Over the last several posts, we’ve talked about different areas of the Datatecture and why they are important. But putting together a Datatecture for your own streaming video stack is more than just selecting technologies. The companies and technologies listed in the many Datatecture categories represent the lifeblood of a streaming service: data. From ingest to playback and encoding to security, every selected component is a means to derive greater insight into what’s happening within the workflow.
Having that insight can mean the difference between growth and churn. But even as you may want to collect and use as much data as possible, there are significant challenges in doing so.
The Challenges of Collecting All That Data
One of those challenges is data fragmentation. Each of those components within the Datatecture is an island unto itself. There is no impetus for an encoding vendor to share data with a CDN and yet, as the Datatecture illustrates, all of that data is connected. Deriving insights from data within the streaming video technology stack, requires linking between those datasets which means supporting and ensuring compliance of data elements such as a common session or user ID. It can be like herding kittens to get all the vendors to accommodate an individual customer’s requirements . And even when it is possible, it requires a tremendous amount of data post-processing, valuable time which could be spent by optimizing the workflow to improve viewer QoE.
Another challenge is a lack of interoperability. Vendors within the stack have no reason to work with one another which creates a rather thorny problem: variable naming. With no standardization of names, vendors can end up collecting the same data using different nomenclature (or worse, different data using the same nomenclature), making it very hard to normalize and reconcile when post-processing. It can become almost a jigsaw puzzle to ferret out the relationships between data sources.
A final challenge is data accessibility. Even as many of the technologies within the stack have become virtualized and available as cloud-based services or software, there is still no standard way to allow accessibility. Some vendors provide proprietary interfaces, others provide ways to export data, and even others provide APIs for programmatic access. And even when the majority enable APIs through which to gather the data, there is no saying that the APIs are consistent. Some can be REST, some can be SOAP, and some can be based on OpenAPI. The lack of a standard way to access data again puts a tremendous strain on the streaming operator’s engineering resources as developers must be tasked with building and maintaining connectivity to each data source even while contending with normalization.
From Metrics to Raw Data to Observability
There are many issues within the Datatecture that can create challenges to deriving insight but, ultimately, it comes down to post-processing and requires serious data engineering effort.
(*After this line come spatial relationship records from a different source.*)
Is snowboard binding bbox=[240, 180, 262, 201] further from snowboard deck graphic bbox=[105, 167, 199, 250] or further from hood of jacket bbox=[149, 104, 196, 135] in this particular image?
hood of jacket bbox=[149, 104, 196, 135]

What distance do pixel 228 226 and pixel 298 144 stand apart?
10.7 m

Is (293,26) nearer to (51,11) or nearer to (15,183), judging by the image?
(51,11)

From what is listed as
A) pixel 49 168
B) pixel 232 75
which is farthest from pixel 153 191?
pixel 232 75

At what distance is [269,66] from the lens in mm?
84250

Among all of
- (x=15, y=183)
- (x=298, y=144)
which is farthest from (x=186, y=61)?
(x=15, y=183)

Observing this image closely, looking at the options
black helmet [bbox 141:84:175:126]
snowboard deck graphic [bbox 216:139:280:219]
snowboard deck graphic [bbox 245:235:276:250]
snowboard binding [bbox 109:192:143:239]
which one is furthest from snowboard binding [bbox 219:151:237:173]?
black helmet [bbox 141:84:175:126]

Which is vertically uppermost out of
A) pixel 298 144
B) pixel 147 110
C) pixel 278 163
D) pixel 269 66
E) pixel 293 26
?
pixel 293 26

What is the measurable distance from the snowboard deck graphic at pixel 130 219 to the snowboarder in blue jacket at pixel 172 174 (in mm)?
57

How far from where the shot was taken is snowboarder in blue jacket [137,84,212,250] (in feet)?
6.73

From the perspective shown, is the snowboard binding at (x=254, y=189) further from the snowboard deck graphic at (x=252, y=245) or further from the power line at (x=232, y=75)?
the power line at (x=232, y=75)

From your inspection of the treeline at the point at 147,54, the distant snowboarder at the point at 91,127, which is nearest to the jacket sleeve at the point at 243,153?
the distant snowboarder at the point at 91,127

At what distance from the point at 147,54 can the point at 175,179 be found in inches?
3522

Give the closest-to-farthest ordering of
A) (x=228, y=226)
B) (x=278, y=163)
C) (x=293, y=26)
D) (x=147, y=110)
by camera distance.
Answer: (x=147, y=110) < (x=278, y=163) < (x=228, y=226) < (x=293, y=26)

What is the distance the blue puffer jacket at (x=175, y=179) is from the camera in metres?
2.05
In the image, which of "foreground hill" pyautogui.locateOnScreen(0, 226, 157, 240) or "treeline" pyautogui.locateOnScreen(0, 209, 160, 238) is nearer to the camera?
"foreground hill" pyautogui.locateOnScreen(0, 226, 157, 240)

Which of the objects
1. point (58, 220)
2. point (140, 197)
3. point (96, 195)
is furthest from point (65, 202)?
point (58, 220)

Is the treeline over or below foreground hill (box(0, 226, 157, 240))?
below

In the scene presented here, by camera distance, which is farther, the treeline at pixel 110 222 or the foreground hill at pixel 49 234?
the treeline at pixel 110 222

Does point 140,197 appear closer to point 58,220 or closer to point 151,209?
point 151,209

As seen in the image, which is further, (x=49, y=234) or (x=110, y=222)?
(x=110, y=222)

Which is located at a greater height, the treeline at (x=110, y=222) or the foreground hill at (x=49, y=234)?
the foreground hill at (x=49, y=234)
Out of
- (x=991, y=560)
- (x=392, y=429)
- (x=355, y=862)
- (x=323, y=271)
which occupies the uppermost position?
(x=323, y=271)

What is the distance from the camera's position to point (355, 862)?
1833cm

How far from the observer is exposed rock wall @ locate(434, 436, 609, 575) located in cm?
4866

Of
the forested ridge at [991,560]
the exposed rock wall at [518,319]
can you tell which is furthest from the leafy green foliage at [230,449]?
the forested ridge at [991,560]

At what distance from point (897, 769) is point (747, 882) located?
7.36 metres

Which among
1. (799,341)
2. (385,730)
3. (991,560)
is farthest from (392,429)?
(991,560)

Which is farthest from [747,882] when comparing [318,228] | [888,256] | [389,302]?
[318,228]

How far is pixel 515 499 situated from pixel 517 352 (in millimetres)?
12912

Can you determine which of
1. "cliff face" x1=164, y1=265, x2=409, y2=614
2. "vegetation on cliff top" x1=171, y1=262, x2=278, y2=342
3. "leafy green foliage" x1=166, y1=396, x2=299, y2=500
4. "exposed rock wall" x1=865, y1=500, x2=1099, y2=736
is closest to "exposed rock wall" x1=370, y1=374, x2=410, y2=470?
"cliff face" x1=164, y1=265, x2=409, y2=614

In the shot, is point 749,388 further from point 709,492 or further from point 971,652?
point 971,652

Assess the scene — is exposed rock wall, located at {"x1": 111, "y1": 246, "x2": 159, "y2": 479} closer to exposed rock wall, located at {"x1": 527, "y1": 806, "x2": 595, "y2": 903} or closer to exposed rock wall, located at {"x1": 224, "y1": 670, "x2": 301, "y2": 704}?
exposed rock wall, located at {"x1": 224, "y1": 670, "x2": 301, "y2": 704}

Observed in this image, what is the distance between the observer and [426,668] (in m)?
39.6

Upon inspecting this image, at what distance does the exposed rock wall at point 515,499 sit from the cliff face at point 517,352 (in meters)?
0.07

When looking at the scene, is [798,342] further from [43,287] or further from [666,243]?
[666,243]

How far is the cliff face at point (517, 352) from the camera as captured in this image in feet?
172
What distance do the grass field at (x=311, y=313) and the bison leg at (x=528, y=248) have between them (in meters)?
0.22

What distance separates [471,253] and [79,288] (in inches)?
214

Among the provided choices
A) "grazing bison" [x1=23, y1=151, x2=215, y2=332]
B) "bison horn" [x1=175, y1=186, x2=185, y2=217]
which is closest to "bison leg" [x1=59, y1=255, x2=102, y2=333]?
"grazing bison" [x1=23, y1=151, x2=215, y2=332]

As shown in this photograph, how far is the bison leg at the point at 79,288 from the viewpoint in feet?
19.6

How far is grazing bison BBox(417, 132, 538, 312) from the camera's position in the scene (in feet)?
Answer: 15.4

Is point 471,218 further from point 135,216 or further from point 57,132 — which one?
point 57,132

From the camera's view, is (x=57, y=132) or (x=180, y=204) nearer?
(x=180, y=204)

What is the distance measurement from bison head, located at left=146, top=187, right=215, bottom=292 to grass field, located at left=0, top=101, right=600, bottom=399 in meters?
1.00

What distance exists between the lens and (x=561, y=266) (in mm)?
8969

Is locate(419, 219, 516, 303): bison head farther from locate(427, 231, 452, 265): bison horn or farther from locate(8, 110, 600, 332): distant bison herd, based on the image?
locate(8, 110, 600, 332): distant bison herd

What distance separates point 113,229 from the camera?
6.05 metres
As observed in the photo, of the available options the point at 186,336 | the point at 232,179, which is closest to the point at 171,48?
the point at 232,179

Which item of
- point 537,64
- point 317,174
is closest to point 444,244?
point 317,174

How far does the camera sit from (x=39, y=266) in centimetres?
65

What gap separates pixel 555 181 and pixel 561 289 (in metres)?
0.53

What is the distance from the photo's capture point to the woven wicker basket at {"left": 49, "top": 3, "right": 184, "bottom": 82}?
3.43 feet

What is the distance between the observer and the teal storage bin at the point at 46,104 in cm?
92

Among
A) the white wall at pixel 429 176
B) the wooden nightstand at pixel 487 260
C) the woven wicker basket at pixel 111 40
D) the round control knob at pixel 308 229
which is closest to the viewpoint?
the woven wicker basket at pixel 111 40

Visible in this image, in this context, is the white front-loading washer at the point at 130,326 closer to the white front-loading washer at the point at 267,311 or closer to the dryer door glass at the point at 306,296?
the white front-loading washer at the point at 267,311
The more challenges there are, the greater the time required in dealing with the data after it has been collected. And the more time that needs to be spent dealing with connectivity issues, normalizing, and fragmentation means the business decisions, like which part of the workflow to optimize or where the root-cause of an issue resides, take longer to make.
Many technology vendors provide a visualization tool to look at the data. Unfortunately, these tools can sometimes reflect a metric rather than expose raw data. This metric is often a calculation carried out against one or more data points using some equation or algorithm the vendor has created, and not shared. Although metrics can be useful, they are only useful within the context of that tool, which doesn’t help in identifying patterns and relationships between data sources or insights seen in other tools. When looking to derive real insight across the streaming workflow, the viewer experience, and viewer behavior, metrics alone are insufficient.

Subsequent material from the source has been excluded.